Avec un charme fou et une sensibilité aiguë, La Tête la première saisit ce moment de passage où sont mis à l'épreuve les archaïsmes de l'enfance, l'imaginaire amoureux et les prémices de l'indépendance. La rencontre inopinée de Zoé et Adrien sur une entrée d'autoroute inaugure le road movie sentimental qui, durant trois jours d'errance, mettra à l'épreuve les intermittences de leurs désirs en cet âge de bascule, plus vraiment adolescent, pas vraiment adulte, où les aspirations romanesques et le désir de liberté imposent leur primat.
Abrupts et gracieux, les comédiens donnent par l'opposition de ces qualités une profondeur qui les éloigne de la caricature. Le regard d'Adrien happé par le visage de porcelaine aux yeux battus de Zoé et la fluidité dansante de leur pas de deux irradient l'écran de l'énergie vif argent de leur liberté et déjouent tout stéréotype social.

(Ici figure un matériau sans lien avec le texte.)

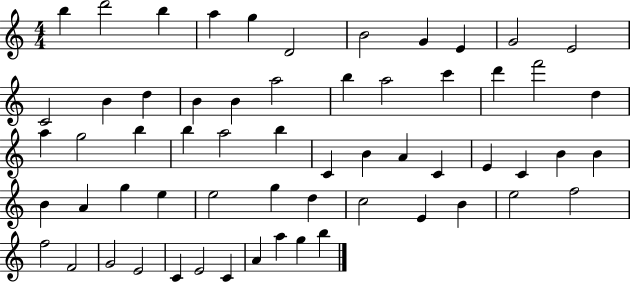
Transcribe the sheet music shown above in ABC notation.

X:1
T:Untitled
M:4/4
L:1/4
K:C
b d'2 b a g D2 B2 G E G2 E2 C2 B d B B a2 b a2 c' d' f'2 d a g2 b b a2 b C B A C E C B B B A g e e2 g d c2 E B e2 f2 f2 F2 G2 E2 C E2 C A a g b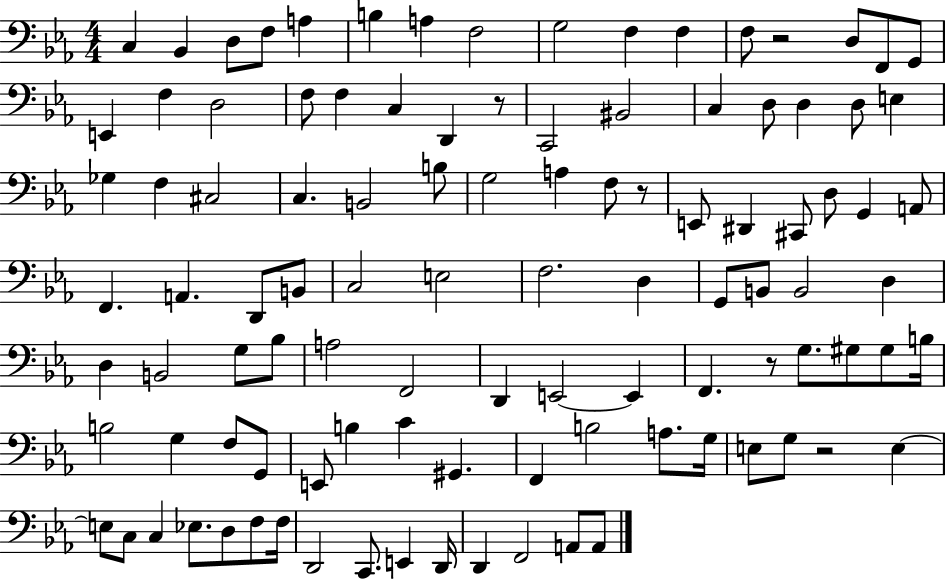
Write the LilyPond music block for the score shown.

{
  \clef bass
  \numericTimeSignature
  \time 4/4
  \key ees \major
  c4 bes,4 d8 f8 a4 | b4 a4 f2 | g2 f4 f4 | f8 r2 d8 f,8 g,8 | \break e,4 f4 d2 | f8 f4 c4 d,4 r8 | c,2 bis,2 | c4 d8 d4 d8 e4 | \break ges4 f4 cis2 | c4. b,2 b8 | g2 a4 f8 r8 | e,8 dis,4 cis,8 d8 g,4 a,8 | \break f,4. a,4. d,8 b,8 | c2 e2 | f2. d4 | g,8 b,8 b,2 d4 | \break d4 b,2 g8 bes8 | a2 f,2 | d,4 e,2~~ e,4 | f,4. r8 g8. gis8 gis8 b16 | \break b2 g4 f8 g,8 | e,8 b4 c'4 gis,4. | f,4 b2 a8. g16 | e8 g8 r2 e4~~ | \break e8 c8 c4 ees8. d8 f8 f16 | d,2 c,8. e,4 d,16 | d,4 f,2 a,8 a,8 | \bar "|."
}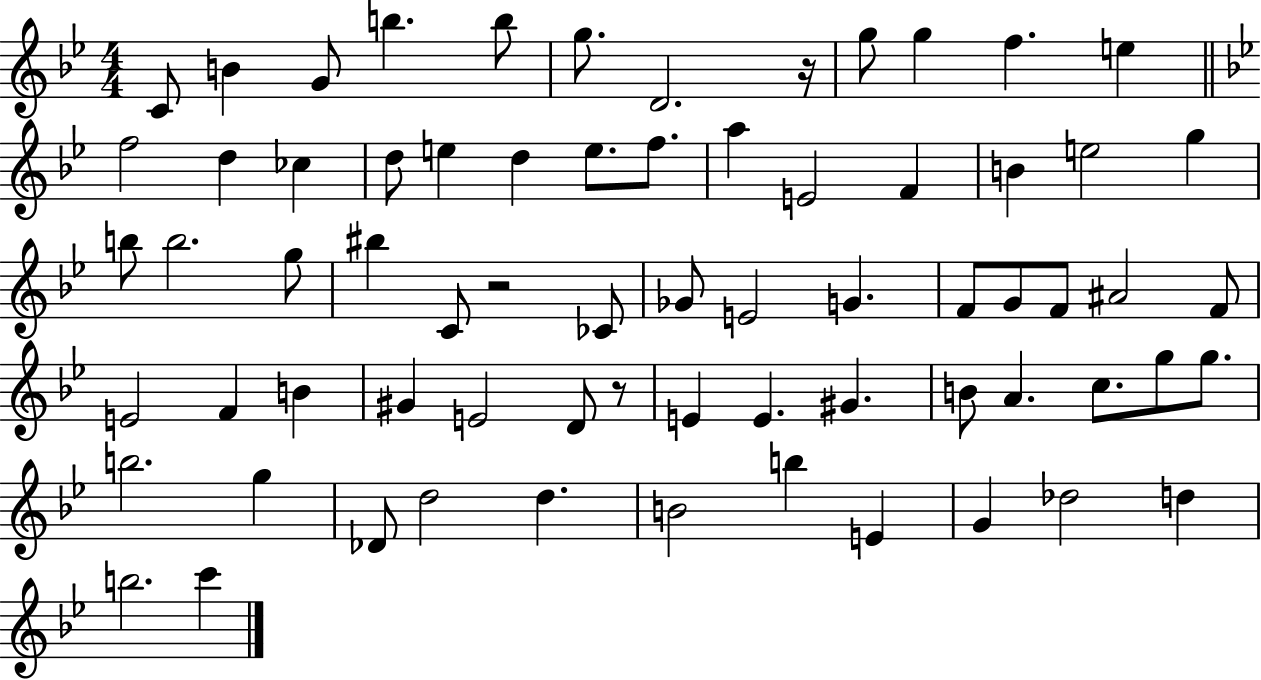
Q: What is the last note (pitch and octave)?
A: C6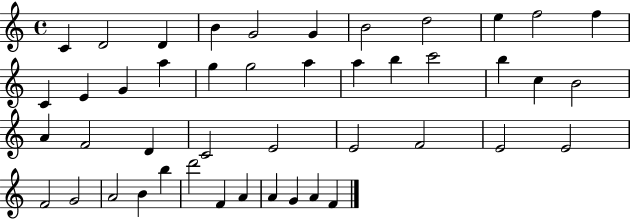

Cinéma des corps et des regards, c'est aussi un cinéma du dialogue que propose Amélie van Elmbt, un cinéma qui parle le même langage que ceux qu'il dépeint, spontané et réfléchi. Ici les mots sont actions, les sentiments se construisent en même temps qu'ils s'expriment. Leurs déambulations mentales et physiques sont portées par un réalisme tranquille où les maisons isolées, comme dans les contes, offrent leur refuge aux enfants fugueurs.
Cette écriture sensible honore l'intelligence des protagonistes autant que celle du spectateur et rend hommage à la littérature, dont la présence perlée court tout au long du film. Si un livre, comme l'exprime Zoé, peut permettre de « se sentir vivant », le cinéma également quand il est dans cette forme de tension délicate.
La Tête la première : un coup de foudre à l'évidence.